[Collected data entries]
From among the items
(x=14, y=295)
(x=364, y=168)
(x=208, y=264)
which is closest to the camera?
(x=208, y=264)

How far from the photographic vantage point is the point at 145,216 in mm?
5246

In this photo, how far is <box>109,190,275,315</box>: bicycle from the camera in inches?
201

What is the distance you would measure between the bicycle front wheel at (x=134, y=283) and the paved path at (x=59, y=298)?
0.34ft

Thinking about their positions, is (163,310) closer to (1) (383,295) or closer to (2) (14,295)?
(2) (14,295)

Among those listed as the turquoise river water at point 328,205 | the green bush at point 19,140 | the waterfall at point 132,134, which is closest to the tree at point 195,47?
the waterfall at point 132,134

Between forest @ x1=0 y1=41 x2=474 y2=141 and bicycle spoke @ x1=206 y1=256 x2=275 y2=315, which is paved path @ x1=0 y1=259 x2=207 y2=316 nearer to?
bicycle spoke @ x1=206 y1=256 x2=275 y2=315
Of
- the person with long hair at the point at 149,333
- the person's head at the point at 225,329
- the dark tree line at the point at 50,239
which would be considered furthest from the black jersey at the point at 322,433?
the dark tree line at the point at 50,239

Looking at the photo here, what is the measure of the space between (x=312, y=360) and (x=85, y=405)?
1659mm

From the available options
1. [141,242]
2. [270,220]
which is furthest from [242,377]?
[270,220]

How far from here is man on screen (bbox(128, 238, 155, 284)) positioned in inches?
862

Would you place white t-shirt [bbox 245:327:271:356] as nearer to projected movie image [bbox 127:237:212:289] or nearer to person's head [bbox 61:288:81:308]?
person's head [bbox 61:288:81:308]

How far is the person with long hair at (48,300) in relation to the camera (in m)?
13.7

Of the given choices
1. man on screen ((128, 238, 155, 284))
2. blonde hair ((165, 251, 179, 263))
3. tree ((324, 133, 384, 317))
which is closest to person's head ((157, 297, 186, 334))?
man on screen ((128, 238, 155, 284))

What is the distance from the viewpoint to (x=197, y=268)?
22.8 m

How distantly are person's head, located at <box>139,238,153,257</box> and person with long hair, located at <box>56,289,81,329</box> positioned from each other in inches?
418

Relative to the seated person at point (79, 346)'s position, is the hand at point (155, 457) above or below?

:: GIVEN TASK ::
Reproduce word for word the lines of the material above, starting at the line containing "Would you place" and ending with the final line of the material.

:: RESULT OF THE TASK ::
Would you place white t-shirt [bbox 245:327:271:356] as nearer to projected movie image [bbox 127:237:212:289] or nearer to person's head [bbox 61:288:81:308]?
person's head [bbox 61:288:81:308]

How far is the person with long hair at (48,300) in relation to the camera (in m)?
13.7

Of the given choices
1. man on screen ((128, 238, 155, 284))
2. blonde hair ((165, 251, 179, 263))
3. tree ((324, 133, 384, 317))
which is closest to person's head ((157, 297, 186, 334))?
man on screen ((128, 238, 155, 284))

What is the distance from the viewpoint to (x=197, y=268)?
22.8 m

How distantly are person's head, located at <box>139,238,153,257</box> and person with long hair, located at <box>56,289,81,329</box> positioned from each other in inches?
418

Relative to the seated person at point (79, 346)'s position, is the hand at point (155, 457) above or below?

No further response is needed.